▶ Set of tasks
(A) Answer these questions using the Coda reply:
(i) What error does the server return when a client retries after missing the reply to its last reintegration attempt?
(ii) Where is the retried connected operation logged?
(iii) In what mode does the writer say he does not run 24/7?
(B) Reproduce the Coda reply from "These problems have" up to and including "run write-disconnected 24/7.".
(C) List every problem that the Coda reply gives as a reason the writer does not run write-disconnected 24/7.

Coda File System

Re: CVS updates take down the client

From: Jan Harkes <jaharkes_at_cs.cmu.edu>
Date: Tue, 19 Aug 2003 11:03:10 -0400
On Tue, Aug 19, 2003 at 07:39:56PM +0900, Stephen J. Turnbull wrote:
> >>>>> "Jan" == Jan Harkes <jaharkes_at_cs.cmu.edu> writes:
> FWIW, I just saw something I never saw before: an "Operation already
> in progress" error followed by a recovery and (all of 60 seconds so
> far ;-) normal operation.  Starting from the tail of the mount
> sequence (I'd already cycled the restart-reintegrate-crash sequence
> three times):

That is not too unusual. When a client got disconnected before it
received the reply of the last reintegration attempt and it tries again,
the server returns an EALREADY error along with the storeid of the last
successfully reintegrated operation.

There are some problems in this area. First of all the operation might
have been optimized away, and the client ends up throwing away all
logged operation trying to find the non-existant storeid.

The other problem is when some connected operations time out. The code
then retries the operation which is logged in the CML, but with a
different storeid from the first attempt. If f.i. the connected store
already completed, but we didn't get the reply, we always get a
reintegration conflict when the logged store operation is sent to the
servers.

These problems have been there for ages, and are not all that easy to
fix and along with the problematic cross-directory rename server-server
resolution are the main reasons why I don't run write-disconnected 24/7.

> because I've gotten the same crash on my roadwarrior client as well as
> on the local client, and because reinitializing the client doesn't
> prevent it from happening again on a regular basis.)

▶ Supplied material
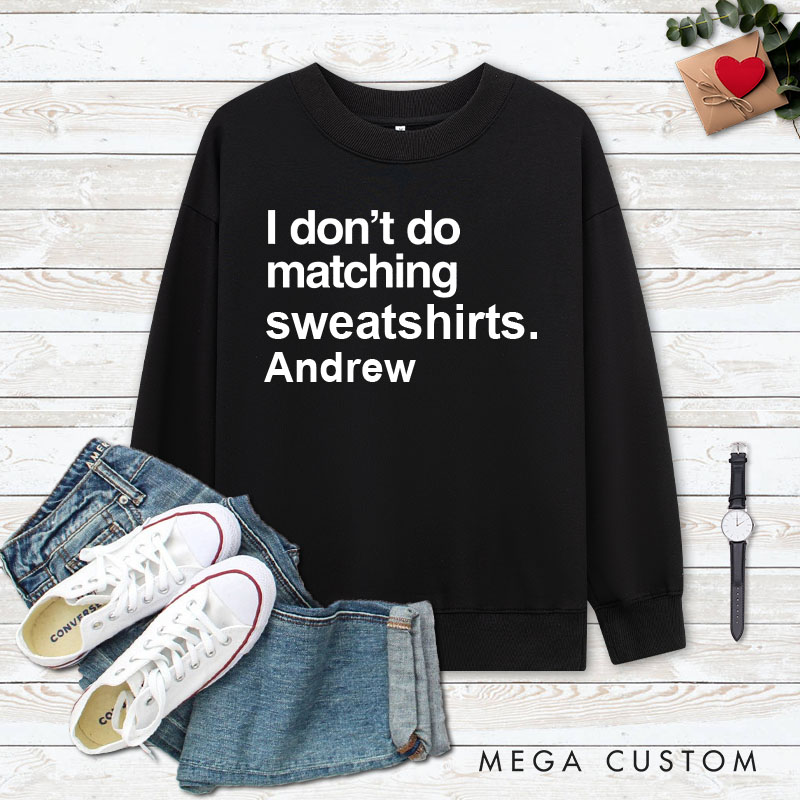Personalized Couple I Don't Do Matching Sweatshirts But I do Sweatshirt Couple Valentine's Day Sweatshirt for Husband Wife Boyfriend Girlfriend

▶ Answers for the exercise
(A)
(i) An EALREADY error, along with the storeid of the last successfully reintegrated operation.
(ii) In the CML.
(iii) Write-disconnected.

(B)
These problems have been there for ages, and are not all that easy to
fix and along with the problematic cross-directory rename server-server
resolution are the main reasons why I don't run write-disconnected 24/7.

(C)
- The operation might have been optimized away, so the client throws away all logged operations while trying to find a storeid that does not exist.
- When connected operations time out, the code retries the logged operation with a different storeid. If the connected store had already completed, the logged store operation always produces a reintegration conflict.
- Cross-directory rename server-server resolution is problematic.